● **EXPLORE THE MATERIAL**:
a – Answer each question from the passage on British tanks in the First World War, giving one answer per line.
(i) In what month and year, and during which battle, did the British first use tanks?
(ii) On what kind of terrain did Lieutenant-Colonel John Fuller want tanks used en masse?
(iii) Which general repeatedly rejected a large tank operation before Cambrai?
b – Extend the passage on British tanks in the First World War, picking up right after its final sentence.

+++ PROVIDED PASSAGE +++

The most spectacular of these was the British Army's use of tanks which were, for the first time, to be a decisive element in a battle; however the new counter-attack methods employed by the Germans were probably the most important leap forward in the short and medium term.

Tanks were first used by the British in September 1916 during the Battle of the Somme and were revealed to be of little use once the enemy got past the initial element of surprise. Fighting in 1917 seemed to confirm the growing doubts about these unreliable machines which were both slow and vulnerable to heavy artillery. Attempts by the British to field them at Arras and Passchendaele and the French at Chemin des Dames Ridge ended in disaster.

German High Command was not slow to express its contempt for the new weapon either, judging it to be of little use and having no future. However, on the British side, the officers of the Tank Corps made a determined effort to promote the use of their cumbersome machines, insisting that they could bring about the much hoped for breakthrough. One of these officers was Lieutenant-Colonel John Fuller and he advocated using tanks en masse on dry terrain as opposed to the muddy fields of Flanders. Repeatedly rejected by General Douglas Haig prior to Cambrai, a large tank operation became inevitable when the British realized that the Third Battle of Ypres was turning into a tragic failure. From that moment on Haig counted on tanks to provide him with the decisive breakthrough expected by an Allied public opinion worried by the weakening Russian resistance.

+++ SUPPLIED MATERIAL +++

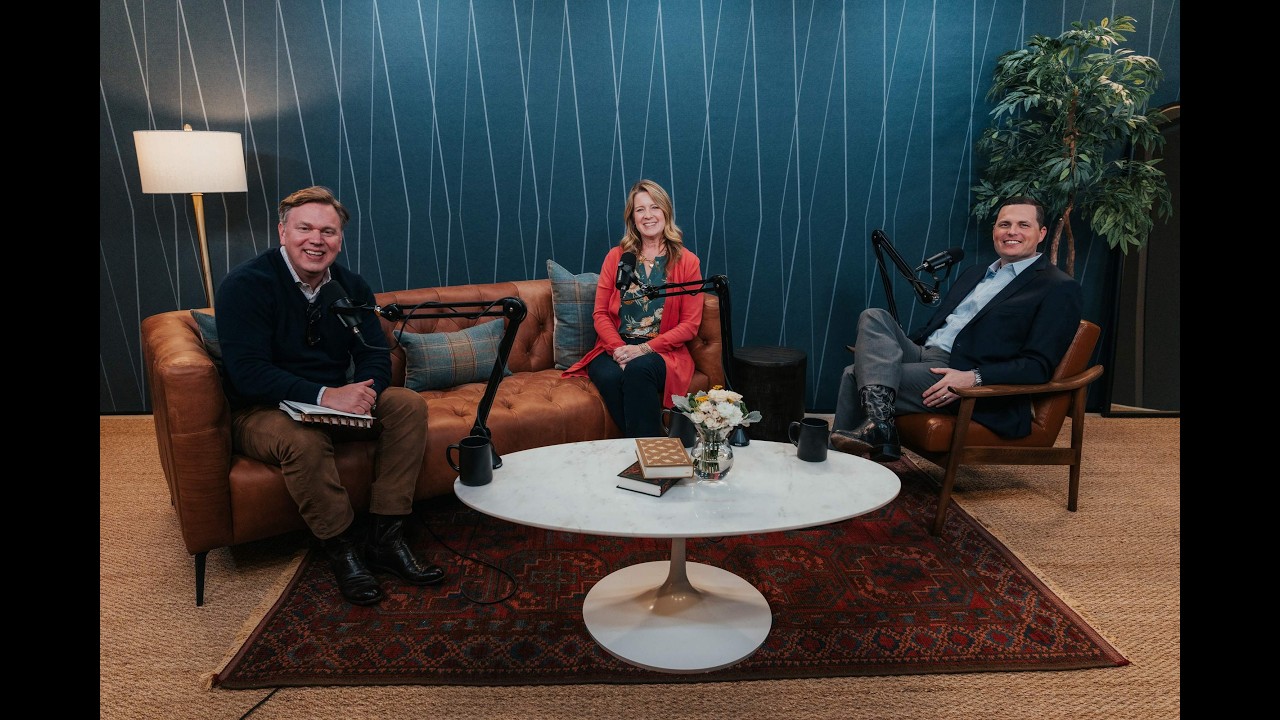 Behind the Boom: How HOA's Support Infrastructure, Planning & Quality of Life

+++

● **ANSWERS PER TASK**:
a –
(i) September 1916, during the Battle of the Somme.
(ii) Dry terrain, as opposed to the muddy fields of Flanders.
(iii) General Douglas Haig.

b –
Cambrai was chosen by British command as the scene for the offensive. The town, one of the principal railway intersections and German garrisons of the Western Front, lay on a vast chalky plain which was ideal terrain for the tanks. The town was indeed protected on its western side by the powerful defences of the Hindenburg Line; however British intelligence knew that the point of attack was held by troops who had been weakened by great losses at Ypres and subsequently transferred to a portion of the front which the Germans considered to be of minor importance.

The plan of attack devised by General Julian Byng, commander of the British 3rd Army, was extremely sophisticated. He proposed a frontal attack on the Hindenburg Line to create a breach in the German front which could be exploited by three divisions of cavalry which would go on to envelop and capture Cambrai. Preparations for the attack also broke with recent military dogma: there would be no preliminary heavy shelling in order to preserve the element of surprise, hundreds of tanks would be used to open up a route through the defences, and air support would intervene at the German rear to check the arrival of reinforcements.

The attack began on 20 November at 6.20 a.m. along a ten kilometre wide front. The Tank Corps provided 476 tanks (of which 350 were armed) to lead six infantry divisions into the field. The bombardment which accompanied the attack was carefully timed and took the Germans by surprise. The British also used Livens projectors to shower poison gas on various parts of the front.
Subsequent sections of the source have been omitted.